▸ **Your goal**
Extract the full listing verbatim and drop any pictures from your copy.

▸ **Exercise data**
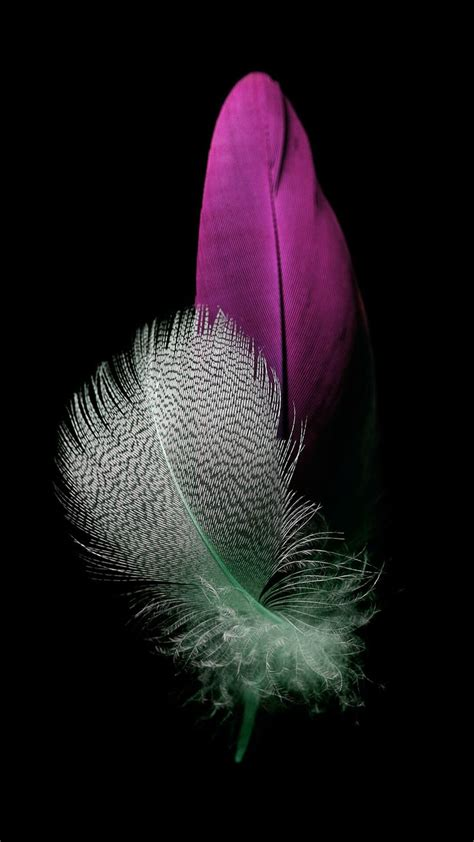 huawei p lite feather wallpapers wallpapers feathers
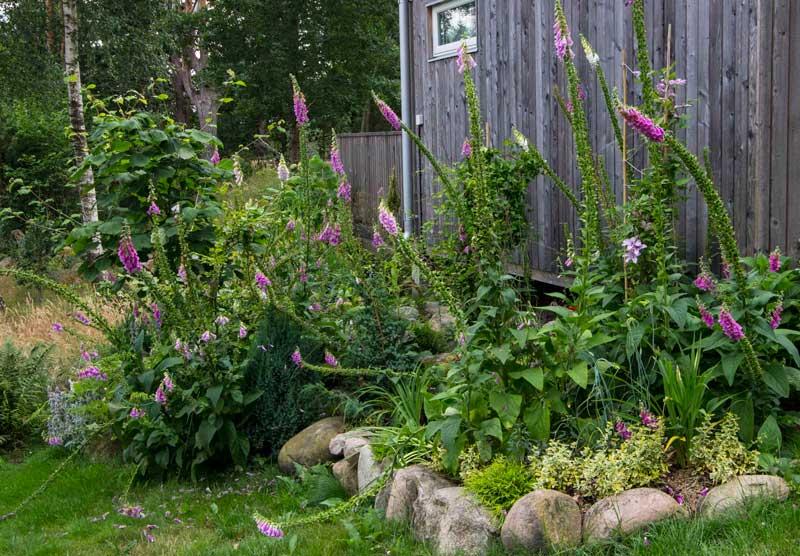Når det er bare noen blomster igjen på toppene, og planten er såpass stranglete at den velter over kan det være en god ide å fjerne de fleste avblomstrede revebjellene.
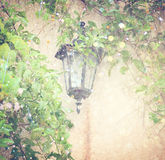 Antique Victorian Outdoor Wall Lamp surrounded by green leaves. filtered image. glitter lights background Royalty Free Stock Photos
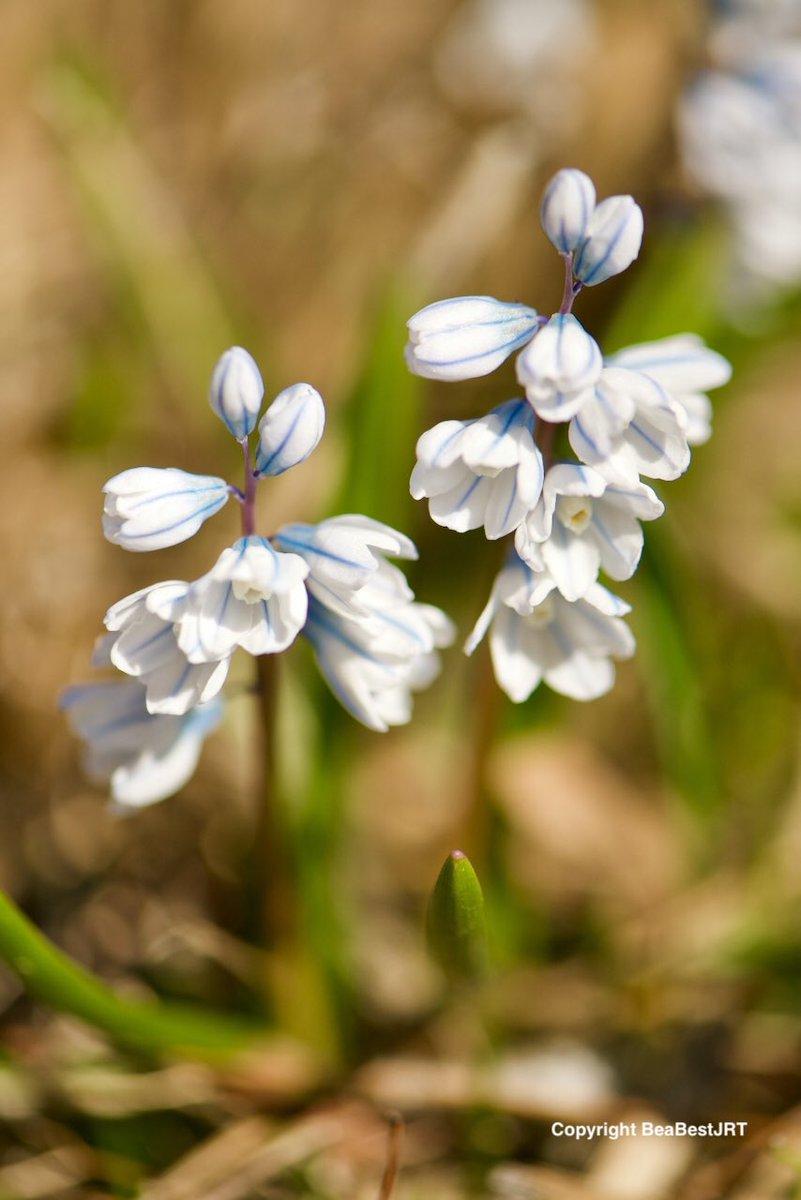 I just hope that you're okay. #photography #flowers #hope #ThePhotoHour #StaySafeStayHome  #HamOntpic.twitter.com/iw0jkUzUSc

▸ **Written answer**
 huawei p lite feather wallpapers wallpapers feathers
Når det er bare noen blomster igjen på toppene, og planten er såpass stranglete at den velter over kan det være en god ide å fjerne de fleste avblomstrede revebjellene.
 Antique Victorian Outdoor Wall Lamp surrounded by green leaves. filtered image. glitter lights background Royalty Free Stock Photos
 I just hope that you're okay. #photography #flowers #hope #ThePhotoHour #StaySafeStayHome  #HamOntpic.twitter.com/iw0jkUzUSc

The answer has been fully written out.